The Myth of Fingerprints
Fingerprints — long popularly considered the bedrock beginning of scientific detective work — are increasingly under attack and, in fact, could be abandoned in the United States as not being scientifically rigorous to be used in court cases.
Lingua Franca recently published an article by Simon Cole, one of those questioning the scientific validity of fingerprints. He is the author of the forthcoming book, Suspect Identities: A History of Fingerprinting and Criminal Identification, which maintains that fingerprint evidence lacks any solid scientific grounding.
As the article notes, the problem is not that fingerprints are not unique at some level, but rather that criminal forensics almost always deals with partial, smudged, smeared, and otherwise incomplete fingerprints — so-called latent prints — and then attempts to match them with varying degree of accuracy to clean prints taken from suspects.

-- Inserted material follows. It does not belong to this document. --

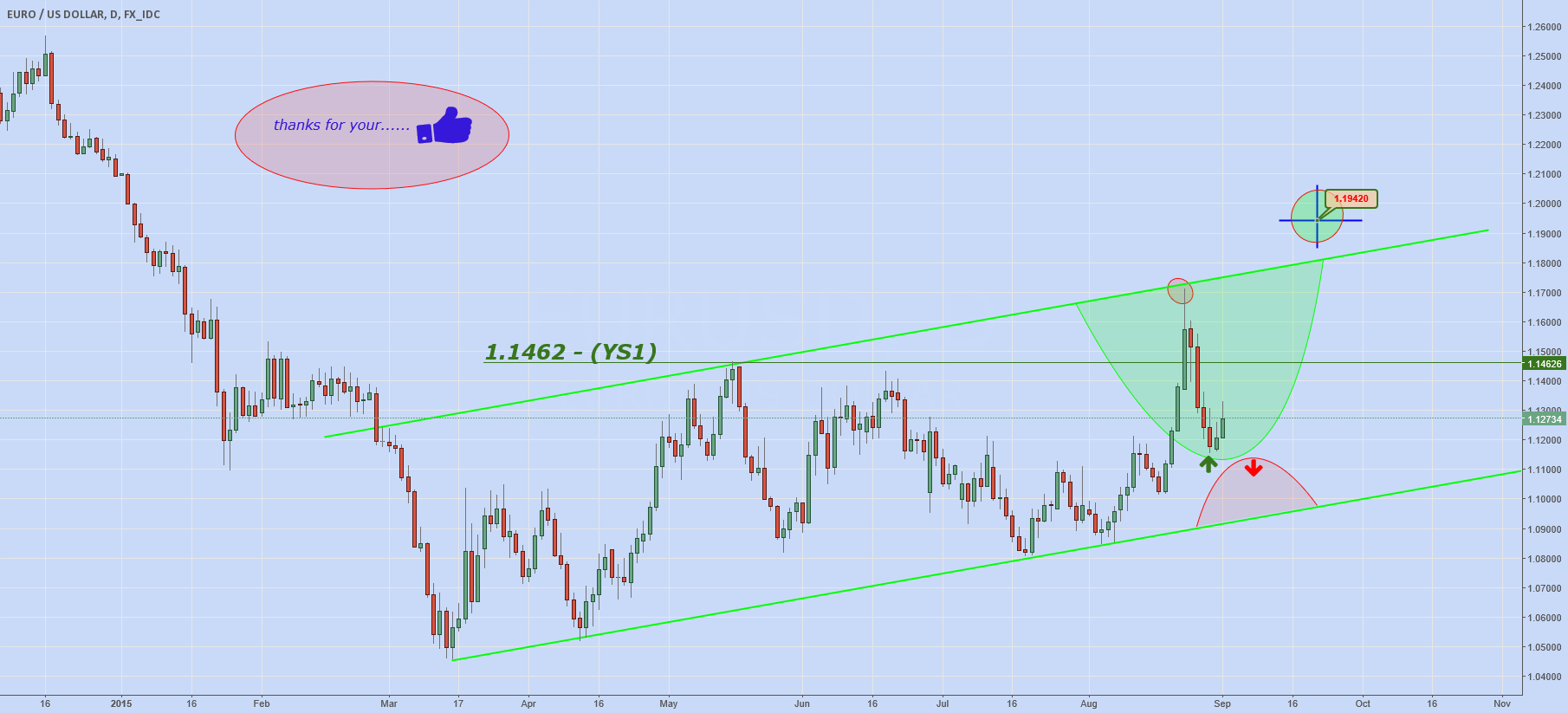 EURUSD: DAILY MONITOR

Simon notes, for example, that at Daubert hearing where it defended fingerprints, the FBI itself managed to produce evidence of the problems with the process. Steven Meagher, a fingerprint specialist with the FBI, sent a copy of a latent print and the inked print from a suspect, Byron Mitchell, to state laboratories asking them to compare the two.

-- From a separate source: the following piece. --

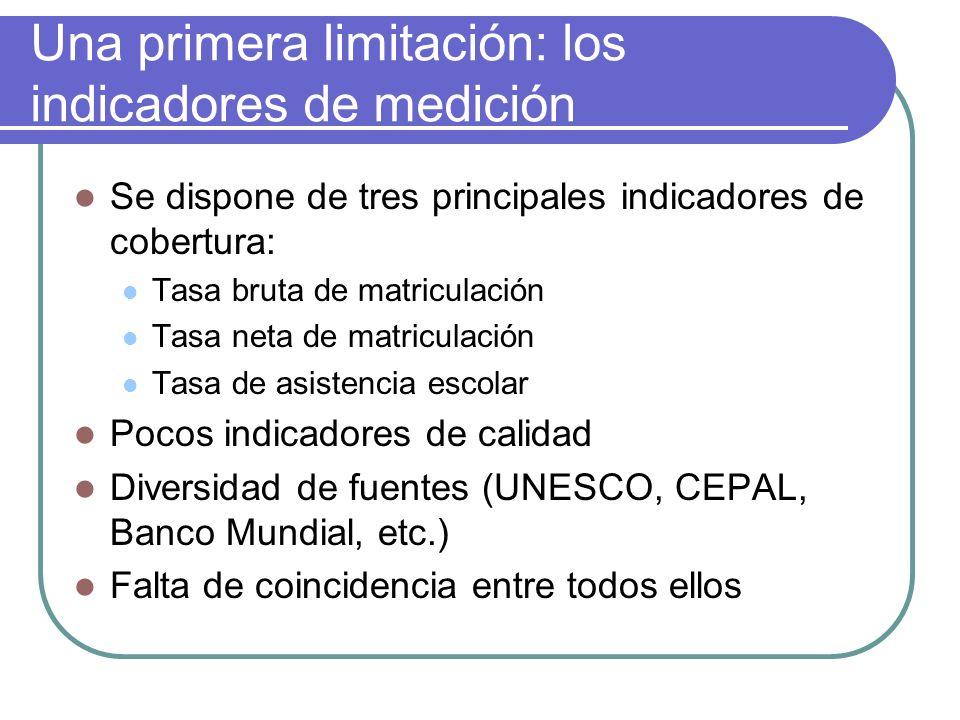 Una primera limitación: los indicadores de medición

But rather than clarifying matters, Meagher’s survey added yet another wrinkle to the case. Seven laboratories failed to match one of the latent prints with Mitchell’s inked prints, and five failed to match the second latent print. Suddenly, [Mitchell's lawyer Robert] Epstein had a number of qualified FPEs who said that the latents from the getaway car could not be positively identified as Mitchell’s prints. The prosecution had a problem.

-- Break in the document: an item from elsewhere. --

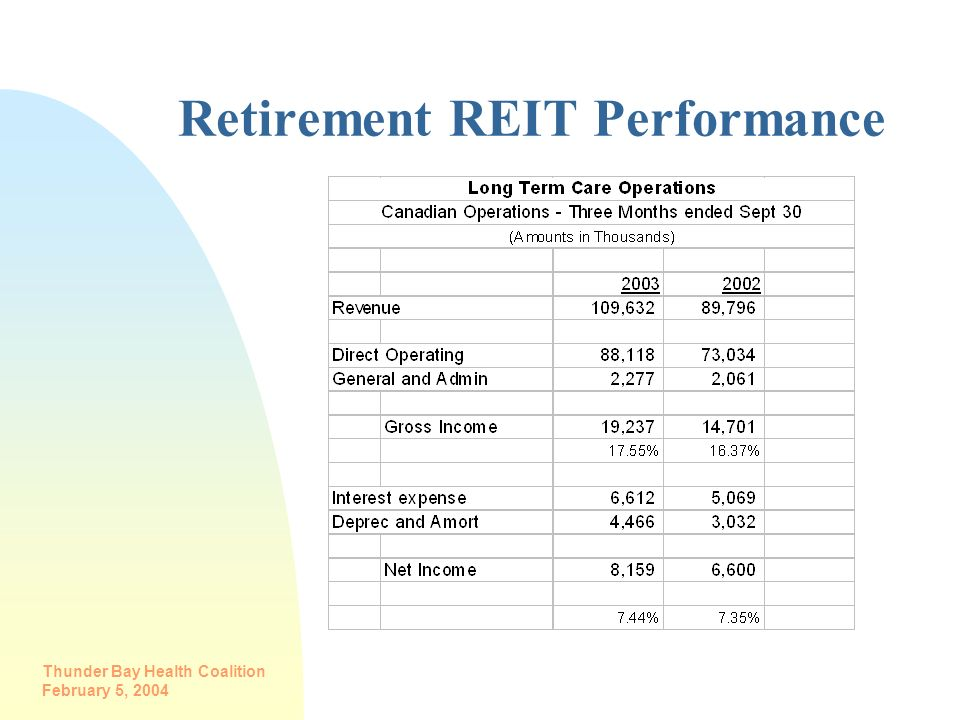 Thunder Bay Health Coalition February 5, 2004 Retirement REIT Performance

In fact, ironically, almost know statistically solid study of the accuracy of fingerprint matching has ever been done. Fingerprint was validated scientifically in the 19th century, but by using methods that wouldn’t pass muster today.
But could fingerprinting ever really be excluded as evidence? Law professor David Faigman thinks so. He recently told the Associated Press,
I would predict … that within the next year, if not within the next six months, some judge somewhere in the country will write an opinion excluding fingerprinting. It’s inevitable. The research is just too thin to let it in.
An alternative might be that fingerprints will still be used but defense lawyers would be allowed to attack their veracity, and jurors would be allowed to consider that in their deliberations when weighing fingerprint evidence.
Sources:
Fingerprint evidence loses credibility. Malcolm Ritter, Associated Press, April 7, 2001.
The Myth of Fingerprints. Simon Cole, Lingua Franca, November 2000.